Mir geht eine Frage durch den Kopf: War es denn zu zweit weniger anstrengend? Sind kinderlose Probleme leichter zu lösen? Immerhin drehen sie sich nur um die Einzelperson oder das Paar…
Einige Freunde und Kollegen mit kleinen Kindern sehen das so und nehmen Menschen ohne Nachwuchs weniger ernst.
Ich bin nach den ersten drei Monaten als Vater und als jemand der beruflich Kinder betreut, anderer Meinung, halte die Fokussierung auf „größer werdende Probleme“ für eine Ausrede. Menschen ohne Kinder sind nicht egozentrischer oder weniger empathisch.
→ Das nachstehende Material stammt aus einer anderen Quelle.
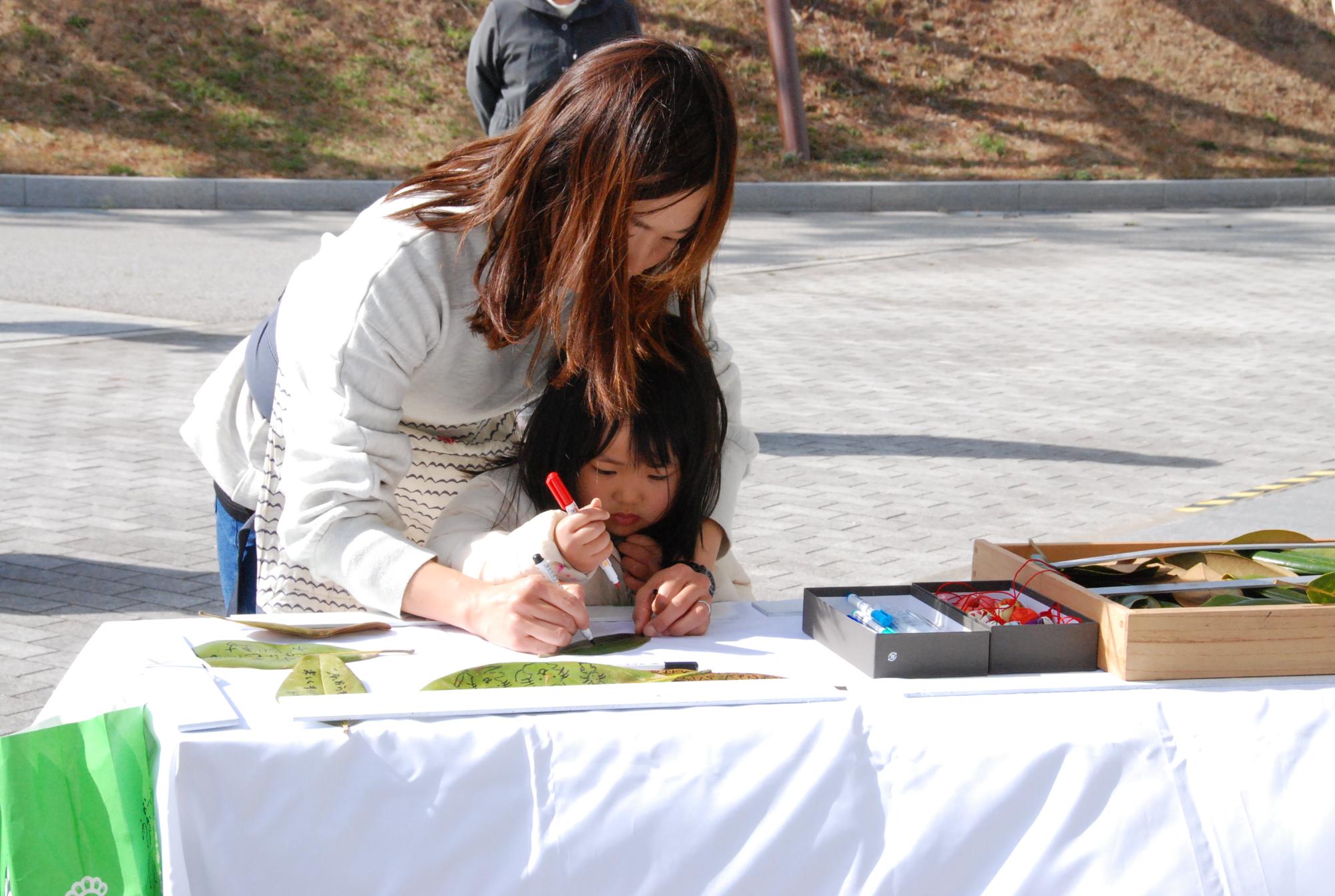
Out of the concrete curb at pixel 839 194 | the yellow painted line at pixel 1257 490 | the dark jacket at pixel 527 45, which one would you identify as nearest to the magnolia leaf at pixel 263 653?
the yellow painted line at pixel 1257 490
Das Problem, der Stress, die Veränderung passiert nicht durch das bedürftige Kind. Es passiert in den Eltern.
Während das Kind immer mehr spielt, scheinen es die Eltern immer weniger zu dürfen. Klar, mit dem Kind spielen ist erlaubt, aber für sich selbst? Sich ausprobieren, etwas bauen, entwerfen, verwerfen, irrational sein, schreiben, betrunken sein, miteinander schlafen… Dafür scheint immer weniger Zeit.
Viel wichtiger sind:
- Kredit sichern, das Haus renovieren und Rücklagen für kommende Schäden bilden,
- Arbeiten um Geld zu verdienen,
- Geld für die Ausbildung des Kindes sparen,
- an der Börse Geld für die eigene Rente investieren,
- neue Freunde finden, die auch Kinder haben, die dann miteinander SPIELEN können, während sich die Eltern über den Beruf unterhalten,
- Per App Schlaf- und Biorhythmus des Kindes verstehen,
- Vorbild sein, nicht fluchen, sinnvoll handeln, trotzdem GLÜCKLICH SEIN?
Aus spielen wird… sparen, vernünftig sein, langfristig denken.
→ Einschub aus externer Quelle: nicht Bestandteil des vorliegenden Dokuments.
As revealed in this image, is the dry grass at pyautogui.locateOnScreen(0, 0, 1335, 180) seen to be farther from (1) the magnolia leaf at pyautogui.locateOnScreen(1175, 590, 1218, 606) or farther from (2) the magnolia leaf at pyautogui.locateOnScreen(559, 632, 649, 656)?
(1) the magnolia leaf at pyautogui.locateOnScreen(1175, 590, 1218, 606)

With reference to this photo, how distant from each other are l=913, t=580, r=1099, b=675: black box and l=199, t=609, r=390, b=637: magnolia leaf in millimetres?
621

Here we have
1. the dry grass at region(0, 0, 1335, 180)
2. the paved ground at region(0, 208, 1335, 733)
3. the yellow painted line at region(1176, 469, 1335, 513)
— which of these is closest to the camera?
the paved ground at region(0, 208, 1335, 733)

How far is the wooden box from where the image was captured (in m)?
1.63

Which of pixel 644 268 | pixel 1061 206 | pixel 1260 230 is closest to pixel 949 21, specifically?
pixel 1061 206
Aber brauchen wir als Eltern nicht das SPIEL um glücklich zu sein?
Dafür stellen Kapitalismus und Marketing-Teams Erwachsenen-Spiele als Ersatzmittel bereit:
Fußball schauen, Videospiele, Social Media, Shopping, Streaming-Dienste…
das muss reichen und geht sogar mit Kind.
Gemeinsam vor der Switch, bei Smyth Toys, im Stadion oder etwas für die Kleinen bei Disney+ aussuchen.
Das hat nichts mit spielen zu tun.
Es ist Unterhaltung.
Passiv statt Aktiv.
Was nicht heißt, dass Unterhaltung per se schlecht ist, aber sie überwiegt häufig.
Gerade als Heilerziehungspfleger spiele ich mit den Jungs auf der Wohngruppe dann doch meistens nur ein Brettspiel, oder Dart, Playstation, Basketball.
Wir schauen einen Film, gehen auf vorgegebenen Wegen wandern. Wenig passiert “querfeldein”, wenig ist wirklich “frei”. Struktur, Wiederholung und Regeln dominieren.
Der Fokus liegt auf “funktionieren”.
Wirklich freies und offenes Spielen mit einem Kind zu fördern ist herausfordernd.
Malen ohne Vorlage, Musik machen ohne Noten, Lego ohne Anleitung, Spielen ohne Ziel.
Nichts vorgegeben, kein Google Maps für die eigenen Gedanken. Das findet immer weniger statt. Es scheint bei den Kindern immer früher abzunehmen… den vorgefertigten, engen Rahmen der Spiel-Angebote (ob digital oder analog) sei Dank.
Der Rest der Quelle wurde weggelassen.